START

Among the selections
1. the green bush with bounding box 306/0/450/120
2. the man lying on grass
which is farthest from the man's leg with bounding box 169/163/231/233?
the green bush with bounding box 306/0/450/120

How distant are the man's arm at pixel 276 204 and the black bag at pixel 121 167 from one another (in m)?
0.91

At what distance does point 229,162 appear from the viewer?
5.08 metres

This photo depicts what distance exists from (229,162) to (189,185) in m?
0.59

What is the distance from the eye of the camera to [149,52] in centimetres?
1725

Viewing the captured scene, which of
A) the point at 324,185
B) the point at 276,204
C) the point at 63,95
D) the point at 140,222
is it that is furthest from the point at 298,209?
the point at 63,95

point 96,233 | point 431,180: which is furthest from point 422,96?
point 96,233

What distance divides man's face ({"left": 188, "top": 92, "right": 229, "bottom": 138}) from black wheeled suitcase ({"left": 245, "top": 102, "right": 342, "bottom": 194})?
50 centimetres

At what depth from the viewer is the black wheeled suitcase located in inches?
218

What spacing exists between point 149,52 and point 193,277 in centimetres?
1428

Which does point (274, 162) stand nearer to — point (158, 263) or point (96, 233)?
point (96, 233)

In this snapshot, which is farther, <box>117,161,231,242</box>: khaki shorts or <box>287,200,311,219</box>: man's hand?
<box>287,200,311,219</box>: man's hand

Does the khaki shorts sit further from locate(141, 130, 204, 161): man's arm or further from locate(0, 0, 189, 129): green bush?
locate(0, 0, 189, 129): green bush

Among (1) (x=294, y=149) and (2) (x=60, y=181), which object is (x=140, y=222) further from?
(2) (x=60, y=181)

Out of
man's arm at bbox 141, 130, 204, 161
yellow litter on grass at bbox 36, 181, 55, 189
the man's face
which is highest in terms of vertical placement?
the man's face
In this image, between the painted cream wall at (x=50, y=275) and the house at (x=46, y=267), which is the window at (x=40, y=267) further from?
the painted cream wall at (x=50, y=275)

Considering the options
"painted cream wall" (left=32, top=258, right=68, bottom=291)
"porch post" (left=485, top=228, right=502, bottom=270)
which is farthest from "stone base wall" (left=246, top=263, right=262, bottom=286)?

END

### [Task objective]
Reproduce the material exactly, with every line intact.

### [Response for this exercise]
Among the selections
1. the green bush with bounding box 306/0/450/120
2. the man lying on grass
which is farthest from the man's leg with bounding box 169/163/231/233?
the green bush with bounding box 306/0/450/120

How distant are the man's arm at pixel 276 204 and the black bag at pixel 121 167 from one another (in m)?
0.91

At what distance does point 229,162 appear from the viewer?
5.08 metres

This photo depicts what distance exists from (229,162) to (189,185) in m?
0.59

What is the distance from the eye of the camera to [149,52] in centimetres?
1725

Viewing the captured scene, which of
A) the point at 324,185
B) the point at 276,204
C) the point at 63,95
D) the point at 140,222
is it that is furthest from the point at 298,209?
the point at 63,95

point 96,233 | point 431,180: which is furthest from point 422,96?
point 96,233

What distance divides man's face ({"left": 188, "top": 92, "right": 229, "bottom": 138}) from black wheeled suitcase ({"left": 245, "top": 102, "right": 342, "bottom": 194})?
50 centimetres

At what depth from the viewer is the black wheeled suitcase located in inches?
218

What spacing exists between point 149,52 and point 193,277 in centimetres?
1428

Which does point (274, 162) stand nearer to — point (158, 263) or point (96, 233)?
point (96, 233)

In this snapshot, which is farther, <box>117,161,231,242</box>: khaki shorts or <box>287,200,311,219</box>: man's hand?
<box>287,200,311,219</box>: man's hand

Does the khaki shorts sit further from locate(141, 130, 204, 161): man's arm or further from locate(0, 0, 189, 129): green bush?
locate(0, 0, 189, 129): green bush

Among (1) (x=294, y=149) and (2) (x=60, y=181), which object is (x=140, y=222) further from?
(2) (x=60, y=181)

Out of
man's arm at bbox 141, 130, 204, 161
yellow litter on grass at bbox 36, 181, 55, 189
the man's face
which is highest in terms of vertical placement?
the man's face
In this image, between the painted cream wall at (x=50, y=275) and the house at (x=46, y=267), which is the window at (x=40, y=267) further from?
the painted cream wall at (x=50, y=275)

Considering the options
"painted cream wall" (left=32, top=258, right=68, bottom=291)
"porch post" (left=485, top=228, right=502, bottom=270)
which is farthest from "stone base wall" (left=246, top=263, right=262, bottom=286)?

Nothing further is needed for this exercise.